Hyperaric Medicine Team Joins War On Cancer
The University of California, San Diego Medical Center's Hyperbaric Medicine Center is part of a nationwide effort to compile and evaluate data in order to validate whether cancer patients being treated for radiation-related wounds heal more quickly and more thoroughly with hyperbaric oxygen therapy.
Each year in the United States, approximately 1.2 million Americans are diagnosed with cancer, half of whom receive radiation therapy. About five percent of those individuals develop problems or "late effect" wounds related to the radiation. Specialists say hyperbaric oxygen therapy is beneficial in managing radiation related injuries, and that a large-scale collection and analysis of data across treatment sites will help substantiate this working knowledge.
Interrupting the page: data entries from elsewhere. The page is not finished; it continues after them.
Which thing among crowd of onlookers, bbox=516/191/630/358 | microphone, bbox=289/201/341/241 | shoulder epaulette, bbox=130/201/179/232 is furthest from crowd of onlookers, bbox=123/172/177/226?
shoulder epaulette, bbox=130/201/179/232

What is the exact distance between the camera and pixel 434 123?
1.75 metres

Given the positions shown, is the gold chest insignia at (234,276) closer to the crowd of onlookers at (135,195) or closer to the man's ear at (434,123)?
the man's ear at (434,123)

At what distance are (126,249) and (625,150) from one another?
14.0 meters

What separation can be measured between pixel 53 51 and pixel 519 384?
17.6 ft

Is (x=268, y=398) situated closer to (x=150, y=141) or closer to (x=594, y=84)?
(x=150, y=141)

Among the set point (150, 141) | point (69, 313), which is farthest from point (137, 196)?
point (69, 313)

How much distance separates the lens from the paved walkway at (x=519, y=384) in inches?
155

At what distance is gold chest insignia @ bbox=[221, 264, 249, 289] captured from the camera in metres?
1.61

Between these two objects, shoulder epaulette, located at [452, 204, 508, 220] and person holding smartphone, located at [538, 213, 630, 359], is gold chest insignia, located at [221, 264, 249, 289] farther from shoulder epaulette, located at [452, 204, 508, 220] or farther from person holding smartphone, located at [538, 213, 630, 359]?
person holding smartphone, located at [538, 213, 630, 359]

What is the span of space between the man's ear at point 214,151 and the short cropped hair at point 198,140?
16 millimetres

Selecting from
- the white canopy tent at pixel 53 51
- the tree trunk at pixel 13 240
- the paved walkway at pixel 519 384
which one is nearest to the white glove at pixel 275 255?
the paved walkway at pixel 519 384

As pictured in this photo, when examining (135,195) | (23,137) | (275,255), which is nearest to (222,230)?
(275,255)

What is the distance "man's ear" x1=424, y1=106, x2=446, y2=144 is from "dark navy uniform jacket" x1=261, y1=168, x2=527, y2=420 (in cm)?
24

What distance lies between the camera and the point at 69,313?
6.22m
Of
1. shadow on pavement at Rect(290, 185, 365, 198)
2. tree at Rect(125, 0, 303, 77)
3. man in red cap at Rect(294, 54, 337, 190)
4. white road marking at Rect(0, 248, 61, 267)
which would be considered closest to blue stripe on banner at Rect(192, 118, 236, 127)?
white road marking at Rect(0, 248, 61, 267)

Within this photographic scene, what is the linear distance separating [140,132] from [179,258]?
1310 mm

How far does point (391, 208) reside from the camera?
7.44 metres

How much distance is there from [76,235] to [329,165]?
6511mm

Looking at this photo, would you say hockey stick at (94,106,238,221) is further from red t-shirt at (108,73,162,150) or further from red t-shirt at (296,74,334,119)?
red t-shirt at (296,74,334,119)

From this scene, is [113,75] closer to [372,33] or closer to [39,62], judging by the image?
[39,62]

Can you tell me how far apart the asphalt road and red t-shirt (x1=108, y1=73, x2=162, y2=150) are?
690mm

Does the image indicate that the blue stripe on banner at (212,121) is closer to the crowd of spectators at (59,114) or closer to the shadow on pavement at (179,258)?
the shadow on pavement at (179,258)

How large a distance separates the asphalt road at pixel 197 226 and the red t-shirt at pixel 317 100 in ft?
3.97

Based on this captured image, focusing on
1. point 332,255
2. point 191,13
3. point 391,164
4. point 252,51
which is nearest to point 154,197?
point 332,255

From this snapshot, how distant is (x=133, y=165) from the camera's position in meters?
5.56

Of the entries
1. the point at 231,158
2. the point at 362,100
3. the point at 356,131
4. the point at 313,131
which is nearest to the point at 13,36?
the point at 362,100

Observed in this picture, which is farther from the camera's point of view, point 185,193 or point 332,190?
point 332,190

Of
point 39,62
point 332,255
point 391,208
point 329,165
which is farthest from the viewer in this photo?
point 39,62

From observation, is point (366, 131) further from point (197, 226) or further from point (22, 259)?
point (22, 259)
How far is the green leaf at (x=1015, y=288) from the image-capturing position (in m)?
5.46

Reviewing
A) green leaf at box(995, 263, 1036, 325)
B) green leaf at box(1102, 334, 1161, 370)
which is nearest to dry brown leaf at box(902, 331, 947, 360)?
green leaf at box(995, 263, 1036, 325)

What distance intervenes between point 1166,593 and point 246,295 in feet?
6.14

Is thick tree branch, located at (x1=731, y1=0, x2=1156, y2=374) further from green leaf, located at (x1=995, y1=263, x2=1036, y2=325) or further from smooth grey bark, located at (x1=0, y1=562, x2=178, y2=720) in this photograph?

...Radiation therapy can leave behind wounds on the skin, or cause blood in the urine or stool. The increased exposure to concentrated levels of oxygen through hyperbaric oxygen therapy helps re-generate blood vessels, thus delivering more oxygen to the wounded area and facilitating healing.
...Initially used to treat diving complications, hyperbaric oxygen therapy is used for many indications from the specialties of: orthopedic surgery, general surgery, plastic surgery, maxillofacial and oral surgery, infectious disease, radiation oncology, and emergency medicine."